🤖 AI Summary
This work addresses the limited capacity of current language agents to recall and reason over interactive histories with contextual richness, as prevailing memory systems predominantly emphasize semantic memory while neglecting the temporal and spatial context of events and lack explicit modeling. To bridge this gap, the authors propose REMem, a novel framework that formally articulates the challenge of episodic memory in language agents for the first time. REMem introduces a two-stage architecture: offline, it constructs a hybrid memory graph integrating time-aware summaries and factual details; online, it employs a tool-augmented, intelligent retriever to perform iterative reasoning over this graph.

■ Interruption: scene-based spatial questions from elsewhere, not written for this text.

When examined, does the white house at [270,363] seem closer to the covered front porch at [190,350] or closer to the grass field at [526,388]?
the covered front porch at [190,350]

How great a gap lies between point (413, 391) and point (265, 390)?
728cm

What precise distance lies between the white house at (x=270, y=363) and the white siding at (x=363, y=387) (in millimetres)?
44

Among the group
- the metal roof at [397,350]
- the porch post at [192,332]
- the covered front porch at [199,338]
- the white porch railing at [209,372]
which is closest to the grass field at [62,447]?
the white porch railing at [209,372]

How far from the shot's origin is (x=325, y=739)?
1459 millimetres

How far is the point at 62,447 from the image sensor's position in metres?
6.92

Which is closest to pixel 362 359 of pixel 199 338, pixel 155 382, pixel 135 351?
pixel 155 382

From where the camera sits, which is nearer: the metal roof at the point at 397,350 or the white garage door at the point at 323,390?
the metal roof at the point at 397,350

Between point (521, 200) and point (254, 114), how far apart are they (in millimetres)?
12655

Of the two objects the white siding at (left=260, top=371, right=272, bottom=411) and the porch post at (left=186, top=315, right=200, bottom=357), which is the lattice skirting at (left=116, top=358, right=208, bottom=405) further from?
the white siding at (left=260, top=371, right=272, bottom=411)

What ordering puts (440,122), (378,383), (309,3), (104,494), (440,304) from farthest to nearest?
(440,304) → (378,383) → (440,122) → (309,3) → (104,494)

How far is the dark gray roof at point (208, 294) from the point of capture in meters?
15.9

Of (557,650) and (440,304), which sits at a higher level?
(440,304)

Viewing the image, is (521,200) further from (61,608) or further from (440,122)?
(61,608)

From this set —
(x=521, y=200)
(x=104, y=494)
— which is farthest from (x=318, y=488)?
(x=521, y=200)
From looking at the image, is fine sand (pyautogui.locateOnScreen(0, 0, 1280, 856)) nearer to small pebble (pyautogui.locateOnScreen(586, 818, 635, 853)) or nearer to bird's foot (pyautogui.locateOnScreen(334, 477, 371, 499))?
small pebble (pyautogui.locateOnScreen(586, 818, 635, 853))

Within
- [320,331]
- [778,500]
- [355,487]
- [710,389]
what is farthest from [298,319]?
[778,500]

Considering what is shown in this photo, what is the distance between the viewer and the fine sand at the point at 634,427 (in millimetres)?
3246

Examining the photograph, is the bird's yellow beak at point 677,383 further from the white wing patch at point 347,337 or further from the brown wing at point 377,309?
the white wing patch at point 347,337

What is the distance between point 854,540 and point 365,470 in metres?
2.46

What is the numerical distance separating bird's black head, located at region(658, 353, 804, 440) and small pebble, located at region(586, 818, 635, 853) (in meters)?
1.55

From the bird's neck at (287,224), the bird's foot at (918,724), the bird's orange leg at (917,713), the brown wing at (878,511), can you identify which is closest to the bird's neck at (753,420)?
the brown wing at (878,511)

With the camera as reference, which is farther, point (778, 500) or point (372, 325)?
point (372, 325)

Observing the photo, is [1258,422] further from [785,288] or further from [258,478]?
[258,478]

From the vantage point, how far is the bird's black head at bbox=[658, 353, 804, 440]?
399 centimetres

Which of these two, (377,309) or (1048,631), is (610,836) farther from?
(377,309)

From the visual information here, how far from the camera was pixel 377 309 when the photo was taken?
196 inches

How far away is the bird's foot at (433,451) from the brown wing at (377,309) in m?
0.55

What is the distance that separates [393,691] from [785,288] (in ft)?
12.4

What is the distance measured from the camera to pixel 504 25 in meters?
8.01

Evaluated across four benchmarks, REMem significantly outperforms Mem0 and HippoRAG 2, achieving accuracy gains of 3.4% and 13.4% on episodic recall and reasoning tasks, respectively, while also demonstrating enhanced robustness in rejecting unanswerable queries.
📝 Abstract
Humans excel at remembering concrete experiences along spatiotemporal contexts and performing reasoning across those events, i.e., the capacity for episodic memory. In contrast, memory in language agents remains mainly semantic, and current agents are not yet capable of effectively recollecting and reasoning over interaction histories. We identify and formalize the core challenges of episodic recollection and reasoning from this gap, and observe that existing work often overlooks episodicity, lacks explicit event modeling, or overemphasizes simple retrieval rather than complex reasoning. We present REMem, a two-phase framework for constructing and reasoning with episodic memory: 1) Offline indexing, where REMem converts experiences into a hybrid memory graph that flexibly links time-aware gists and facts. 2) Online inference, where REMem employs an agentic retriever with carefully curated tools for iterative retrieval over the memory graph. Comprehensive evaluation across four episodic memory benchmarks shows that REMem substantially outperforms state-of-the-art memory systems such as Mem0 and HippoRAG 2, showing 3.4% and 13.4% absolute improvements on episodic recollection and reasoning tasks, respectively. Moreover, REMem also demonstrates more robust refusal behavior for unanswerable questions.